Monsoonal interactions leading to sudden tropical cyclone track changes

Sudden poleward track changes of tropical cyclones embedded in monsoon gyres in the western North Pacific are documented. During these track changes, which are generally not well forecast, the cyclones are often accompanied by a separate comma-shaped area of gale-force winds and deep convection along the eastern periphery. This monsoon surge is distinct from the tropical cyclone. Synoptic analyses often reveal a building anticyclone to the east or southeast of the monsoon gyre. The hypothesis that the sudden track change is initiated by a binary interaction of the tropical cyclone and monsoon gyre is tested with a nondivergent barotropic model.
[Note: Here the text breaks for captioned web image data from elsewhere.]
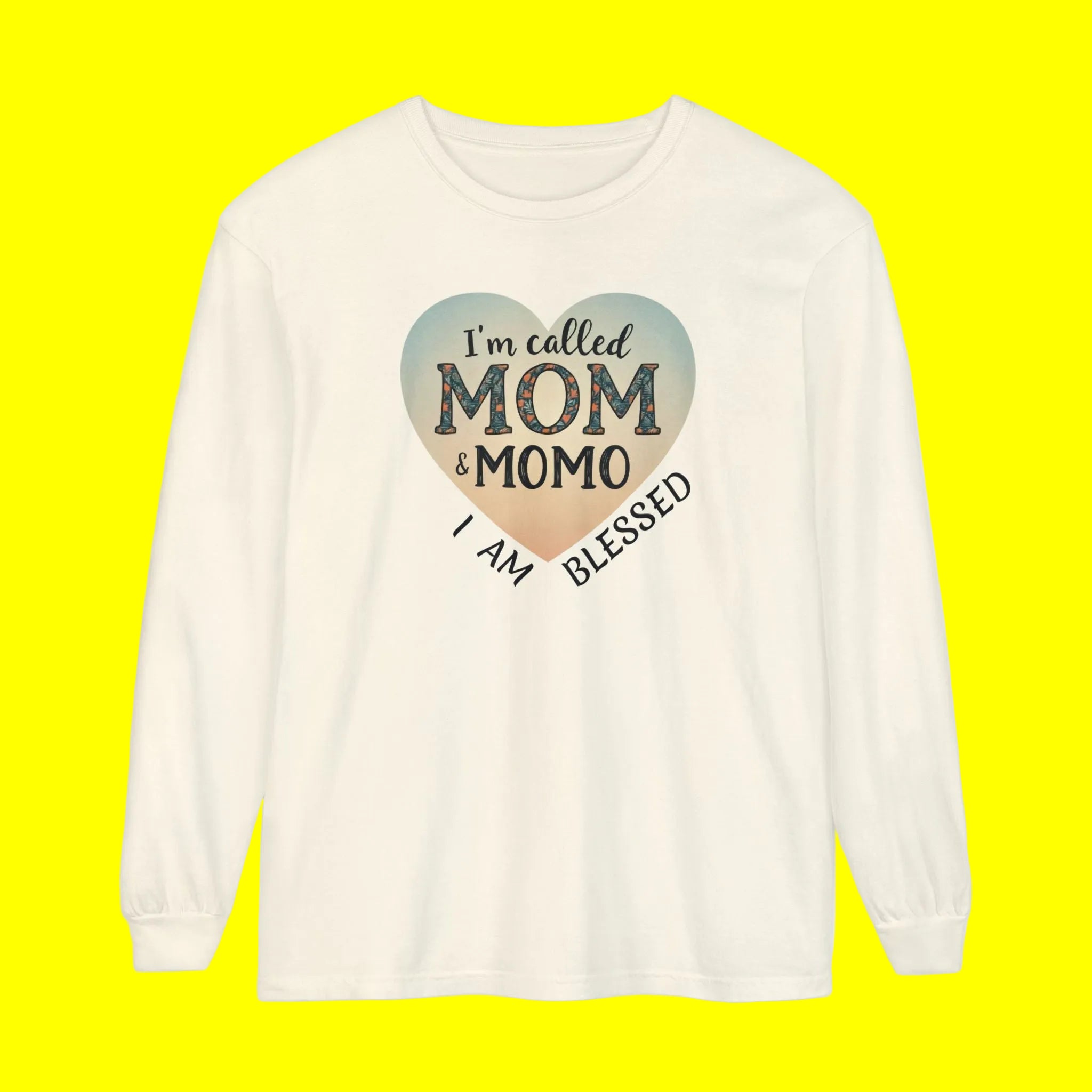 Mom & Momo Heart Long Sleeve Tee – “I’m Called Mom & Momo, I Am Blessed”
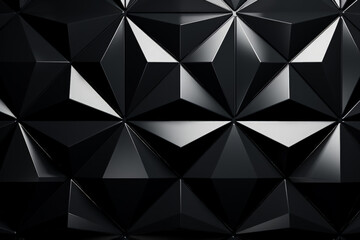 Polished semigloss tiled wall with black 3D triangular blocks render 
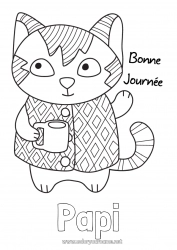 Coloriage enfant Chat Animal Café Boisson Chiens et chats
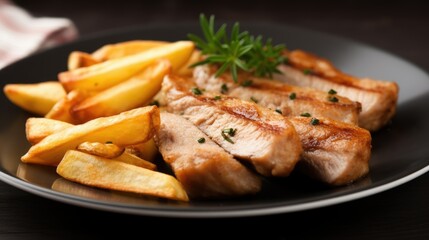 Grilled steak with french fries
Tropical cyclone-scale vortices with initial positions within the eastern semicircle of a larger monsoon gyre-scale vortex initially coalesce with the monsoon gyre and then exhibit sudden poleward track changes that are similar to the observations. During the coalescence phase, the large and relatively weak monsoon gyre undergoes a beta -induced dispersion in which nonlinear vorticity advection also plays an important role. This dispersion process produces strong ridging to the east and southeast of the coalesced tropical cyclone and monsoon gyre. An intermediate region of high winds that resembles the observed monsoon surge develops between the monsoon gyre and the peripheral ridging. A southerly steering develops across the coalescing tropical cyclone and monsoon gyre and causes the poleward acceleration. Key features of the simulated streamfunction and isotach patterns associated with the sudden track changes are substantiated with synoptic analyses of observed cases with similar track changes. Thus, it is concluded that the tropical cyclone-monsoon gyre interactions are a likely explanation for monsoon surge track changes and that the observed phenomena may be explained to first order by conservation of absolute vorticity on a beta plane.